Bill Inmon has given me this wonderful opportunity to blog on his behalf. I like to cover everything from DW2.0 to integration to data modeling, including ETL/ELT, SOA, Master Data Management, Unstructured Data, DW and BI. Currently I am working on ways to create dynamic data warehouses, push-button architectures, and automated generation of common data models. You can find me at Denver University where I participate on an academic advisory board for Masters Students in I.T. I can't wait to hear from you in the comments of my blog entries. Thank-you, and all the best; Dan Linstedt http://www.COBICC.com, danL@danLinstedt.com

About the author >

Cofounder of Genesee Academy, RapidACE, and BetterDataModel.com, Daniel Linstedt is an internationally known expert in data warehousing, business intelligence, analytics, very large data warehousing (VLDW), OLTP and performance and tuning. He has been the lead technical architect on enterprise-wide data warehouse projects and refinements for many Fortune 500 companies. Linstedt is an instructor of The Data Warehousing Institute and a featured speaker at industry events. He is a Certified DW2.0 Architect. He has worked with companies including: IBM, Informatica, Ipedo, X-Aware, Netezza, Microsoft, Oracle, Silver Creek Systems, and Teradata.  He is trained in SEI / CMMi Level 5, and is the inventor of The Matrix Methodology, and the Data Vault Data modeling architecture. He has built expert training courses, and trained hundreds of industry professionals, and is the voice of Bill Inmons' Blog on http://www.b-eye-network.com/blogs/linstedt/.

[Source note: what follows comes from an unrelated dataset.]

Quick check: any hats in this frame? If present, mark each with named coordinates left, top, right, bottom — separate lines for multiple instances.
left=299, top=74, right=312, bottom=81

In my blog: "Stuck in 1985", I discuss the nature of graphing, and how I believe the current BI Reporting vendors aren't doing enough to represent the data for visual recognition. There's a flip side or an underside to this current as well. The question I'm driving here is: Is accurate data visualization driven by data modeling architecture of the warehouse behind the scenes?

I would tend to say YES, it is. In this blog, we explore this notion a bit more in depth. Take a look and let me know what you think...

I begin with directing towards visualization tools, just as I directed towards graphing tools in the last round. In this particular case, there's an Open Source data visualization component called OpenVis from IBM. In the enhanced data model section it discusses how the "data model" plays a critical role in the visualization capabilities. With OpenVis, apparently the data model is an object-oriented component. Here, they discuss the the details of the data model in action.

I believe that data modeling is a key to open many doors. The data model should be consistent (in architecture), repeatable, redundant, and flexible to change (without restating data). In this case, the components or entity types should be standardized beyond just "parent child". In order to gain some sort of 2-dimensional understanding of a data model, patterns within the data model itself must be easily recognized.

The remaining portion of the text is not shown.